Tribunal prohibió fumigaciones en los parques naturales donde existen cultivos de coca. La medida es para proteger la biodiversidad. 

El glifosato es  empleado por la policía colombiana para matar los cultivos de coca. Foto: radio Santa Fe.

El glifosato es empleado por la policía colombiana para matar los cultivos de coca. Foto: radio Santa Fe.

El tribunal de lo Contencioso Administrativo de Colombia, denominado Consejo de Estado en dicho país, resolvió prohibir la utilización de glifosato en la erradicación forzosa de cultivos ilícitos como la coca en los parques naturales, por los irreversibles perjuicios ambientales que provoca.

La policía antinarcóticos colombiana emplea habitualmente la fumigación aérea con el mencionado veneno para eliminar los cultivos de coca, pero este método está siendo revisado por los graves efectos colaterales, pues también mata el resto de las especies vegetales y animales.

La sección primera del Consejo de Estado consideró que la aspersión sobre los parques biodiversos “conlleva a la pérdida de la cobertura vegetal natural que entra en contacto con el químico”, informó el medio colombiano radio Santa Fe.

“La sala estimó además que la disposición (de fumigar con glifosato) no era proporcional, pues, aunque busca eliminar los cultivos ilícitos y así mantener el orden público, la forma de hacerlo no es la más indicada debido a que es nociva para los intereses generales y el medio ambiente, que tiene protección de índole constitucional”, precisó el tribunal en su dictamen.

Las fumigaciones aéreas han acarreado a Colombia problemas con países vecinos que denuncian la contaminación de sus recursos naturales y la población, que en el caso de Ecuador llegó incluso a tribunales internacionales. En cambio, este país retiró posteriormente la demanda para llegar a un “acuerdo amistoso” como la prohibición de fumigar a menos de 10 km de la frontera.

Sin medidas de protección

Se calcula que en Paraguay se emplean unos 24 millones de litros de glifosato en cada zafra sojera.
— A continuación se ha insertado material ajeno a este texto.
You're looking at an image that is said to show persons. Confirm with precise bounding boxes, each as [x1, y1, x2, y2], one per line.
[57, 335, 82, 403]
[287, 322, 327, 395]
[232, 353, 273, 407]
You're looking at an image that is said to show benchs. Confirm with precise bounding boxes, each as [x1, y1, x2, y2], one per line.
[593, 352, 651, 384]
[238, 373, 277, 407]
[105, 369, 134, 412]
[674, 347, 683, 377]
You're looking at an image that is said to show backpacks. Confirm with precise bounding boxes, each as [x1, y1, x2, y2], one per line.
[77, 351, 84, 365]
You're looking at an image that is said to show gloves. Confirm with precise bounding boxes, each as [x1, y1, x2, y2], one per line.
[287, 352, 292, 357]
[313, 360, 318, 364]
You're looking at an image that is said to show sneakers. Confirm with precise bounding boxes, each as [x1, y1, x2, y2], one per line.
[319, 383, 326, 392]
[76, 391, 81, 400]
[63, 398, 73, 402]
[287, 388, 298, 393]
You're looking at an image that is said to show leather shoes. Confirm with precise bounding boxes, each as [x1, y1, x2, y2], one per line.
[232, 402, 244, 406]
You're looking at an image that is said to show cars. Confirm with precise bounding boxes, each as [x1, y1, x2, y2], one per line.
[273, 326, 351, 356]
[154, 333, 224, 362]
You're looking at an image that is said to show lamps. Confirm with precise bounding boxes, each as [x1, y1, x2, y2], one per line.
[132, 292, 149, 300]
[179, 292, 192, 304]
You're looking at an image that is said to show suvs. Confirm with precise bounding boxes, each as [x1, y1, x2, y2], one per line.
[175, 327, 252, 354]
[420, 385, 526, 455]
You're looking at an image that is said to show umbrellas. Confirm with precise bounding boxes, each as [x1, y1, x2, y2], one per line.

El veneno, utilizado en soja genéticamente modificada para resistir al herbicida, se aplica para matar las malezas y plagas, aunque de paso también se destruye la biodiversidad.

La mayoría de los cultivos transgénicos en Paraguay no cumplen con las medidas de protección como las barreras vivas y las franjas de seguridad en parcelas cercanas a zonas pobladas, caminos vecinales y cursos de agua. Por ello, los conflictos en el campo van en aumento por los efectos que produce el veneno en la salud humana, además de la destrucción de los cultivos y animales domésticos de los labriegos.